You wrote Rev very well, and at the beginning I got a good understanding of how the rest of the team thought of him, which was good. Pretty much I just loved it. :) That whole bit with the "stupid stupid stupid" thing was adorable, and sounded just like Rev in a pouty mood. You did a great job comparing and describing the shoes- they sound despicable (ha ha).

Two more tiny anal stupid picky insignificant details (Sorry but I just want to give rounded feedback like you always give me :). First, there was this:

" Rev Runner was known amongst his friends for being the fun-loving happy-go-lucky speed demon that ranks ten in the likability factor, any person that had such a good-natured personality surely could never truly hate a thing, right?"

There needs to be a semicolon instead of a comma between "factor" and "any" because they are two sentences that you want to link together. No big deal, it just helps with the flow.

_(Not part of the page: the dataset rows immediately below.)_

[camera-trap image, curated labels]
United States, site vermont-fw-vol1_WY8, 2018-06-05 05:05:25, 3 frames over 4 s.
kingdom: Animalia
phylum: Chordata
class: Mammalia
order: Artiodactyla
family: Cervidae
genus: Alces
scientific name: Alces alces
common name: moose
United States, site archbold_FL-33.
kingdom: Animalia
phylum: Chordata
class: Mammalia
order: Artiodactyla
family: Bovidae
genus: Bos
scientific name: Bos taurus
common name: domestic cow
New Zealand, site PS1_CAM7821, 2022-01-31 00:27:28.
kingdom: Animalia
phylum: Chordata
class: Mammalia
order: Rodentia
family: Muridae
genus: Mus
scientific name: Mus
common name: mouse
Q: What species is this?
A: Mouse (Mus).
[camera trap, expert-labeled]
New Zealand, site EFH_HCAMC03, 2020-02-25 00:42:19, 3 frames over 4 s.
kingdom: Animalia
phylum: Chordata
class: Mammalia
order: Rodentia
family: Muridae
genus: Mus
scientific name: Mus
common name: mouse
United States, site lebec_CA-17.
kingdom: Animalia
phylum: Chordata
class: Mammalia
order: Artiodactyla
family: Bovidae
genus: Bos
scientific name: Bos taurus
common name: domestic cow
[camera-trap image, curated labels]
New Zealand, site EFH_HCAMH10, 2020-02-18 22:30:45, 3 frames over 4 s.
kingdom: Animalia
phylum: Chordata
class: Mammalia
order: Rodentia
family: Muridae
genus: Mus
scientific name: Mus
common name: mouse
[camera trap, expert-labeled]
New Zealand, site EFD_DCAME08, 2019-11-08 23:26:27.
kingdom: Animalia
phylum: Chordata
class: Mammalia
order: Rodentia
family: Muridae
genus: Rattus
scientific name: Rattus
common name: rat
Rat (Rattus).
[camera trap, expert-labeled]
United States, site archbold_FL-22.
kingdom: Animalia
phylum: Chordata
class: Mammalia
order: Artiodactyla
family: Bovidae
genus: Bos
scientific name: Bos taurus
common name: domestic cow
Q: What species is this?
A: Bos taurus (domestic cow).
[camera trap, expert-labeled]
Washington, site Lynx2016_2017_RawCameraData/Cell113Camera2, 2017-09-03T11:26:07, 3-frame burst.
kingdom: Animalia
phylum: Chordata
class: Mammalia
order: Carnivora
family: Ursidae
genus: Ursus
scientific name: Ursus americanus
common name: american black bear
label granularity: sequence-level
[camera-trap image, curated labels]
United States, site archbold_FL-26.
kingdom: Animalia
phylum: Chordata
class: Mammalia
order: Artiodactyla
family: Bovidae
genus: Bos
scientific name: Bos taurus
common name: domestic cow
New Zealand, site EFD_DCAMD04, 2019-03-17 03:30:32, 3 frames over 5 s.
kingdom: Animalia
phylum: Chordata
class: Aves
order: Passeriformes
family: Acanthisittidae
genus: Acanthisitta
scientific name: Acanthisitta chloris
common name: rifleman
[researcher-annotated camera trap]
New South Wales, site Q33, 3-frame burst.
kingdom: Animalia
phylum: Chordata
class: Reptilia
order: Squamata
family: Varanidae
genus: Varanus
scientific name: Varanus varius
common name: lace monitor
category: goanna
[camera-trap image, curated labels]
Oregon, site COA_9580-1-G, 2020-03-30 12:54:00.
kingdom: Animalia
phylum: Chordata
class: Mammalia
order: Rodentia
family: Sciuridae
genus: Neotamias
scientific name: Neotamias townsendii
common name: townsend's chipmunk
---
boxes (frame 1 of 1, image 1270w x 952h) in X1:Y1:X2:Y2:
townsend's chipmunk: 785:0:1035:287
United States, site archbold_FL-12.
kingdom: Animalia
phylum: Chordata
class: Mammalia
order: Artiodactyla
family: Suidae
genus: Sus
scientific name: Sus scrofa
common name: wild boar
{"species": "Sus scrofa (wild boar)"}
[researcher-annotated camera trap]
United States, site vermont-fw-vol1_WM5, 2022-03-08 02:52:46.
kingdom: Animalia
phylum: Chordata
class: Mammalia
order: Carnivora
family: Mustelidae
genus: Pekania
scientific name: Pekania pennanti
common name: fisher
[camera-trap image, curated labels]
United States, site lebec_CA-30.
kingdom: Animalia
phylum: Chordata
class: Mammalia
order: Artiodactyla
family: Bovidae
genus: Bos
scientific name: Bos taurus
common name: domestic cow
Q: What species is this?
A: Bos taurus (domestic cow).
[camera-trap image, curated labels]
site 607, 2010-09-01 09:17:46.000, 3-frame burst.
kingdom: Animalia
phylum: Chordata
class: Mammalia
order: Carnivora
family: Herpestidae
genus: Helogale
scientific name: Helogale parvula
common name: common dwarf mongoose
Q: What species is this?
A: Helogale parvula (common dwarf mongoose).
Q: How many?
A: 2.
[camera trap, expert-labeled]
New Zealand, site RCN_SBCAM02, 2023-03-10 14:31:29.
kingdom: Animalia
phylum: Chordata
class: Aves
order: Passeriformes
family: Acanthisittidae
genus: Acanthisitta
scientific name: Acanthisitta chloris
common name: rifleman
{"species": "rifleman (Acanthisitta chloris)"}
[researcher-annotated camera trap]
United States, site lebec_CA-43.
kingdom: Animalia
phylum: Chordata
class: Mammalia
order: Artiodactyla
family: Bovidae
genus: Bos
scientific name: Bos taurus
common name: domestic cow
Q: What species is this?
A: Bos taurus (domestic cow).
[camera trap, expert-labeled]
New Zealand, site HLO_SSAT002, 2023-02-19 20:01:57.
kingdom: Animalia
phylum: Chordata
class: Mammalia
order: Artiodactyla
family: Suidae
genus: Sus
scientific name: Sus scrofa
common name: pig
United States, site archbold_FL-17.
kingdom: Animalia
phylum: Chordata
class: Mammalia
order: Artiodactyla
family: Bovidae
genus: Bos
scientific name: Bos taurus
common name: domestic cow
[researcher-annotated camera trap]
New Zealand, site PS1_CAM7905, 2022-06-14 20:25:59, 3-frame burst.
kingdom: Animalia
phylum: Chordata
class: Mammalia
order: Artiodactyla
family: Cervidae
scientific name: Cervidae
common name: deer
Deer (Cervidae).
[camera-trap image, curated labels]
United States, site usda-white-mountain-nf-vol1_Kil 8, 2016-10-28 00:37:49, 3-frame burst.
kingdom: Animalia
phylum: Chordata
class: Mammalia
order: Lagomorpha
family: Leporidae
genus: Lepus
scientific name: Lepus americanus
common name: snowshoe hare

And also there was a part where you put "strait" where I think you meant "straight." Both are words, but a strait is a narrow passage of water connecting two large oceans. :) I bet that was just spellchecker though. I kind of feel bad for even pointing it out.

Anyhoo, to sum up this whole ridiculously long thing, I loved it, hope there's more coming, please feel free to ignore my irritating nitpicky-ness. Very nice.

-Reenie
words-with-dragons chapter 1 . 11/13/2011
THAT WAS AMAZING! Rev WOULD hate shoes, wouldn't he? ;) I luv it! Who ever though sweet, speedy Rev would hate anything! ) 3
DC-Kitty21 chapter 1 . 11/13/2011
This story made me laugh! I also thoughtthe same. Rev hate somethin'? Push-a! And then this story. Haha, looks like we finally found Rev's enemy! I love it!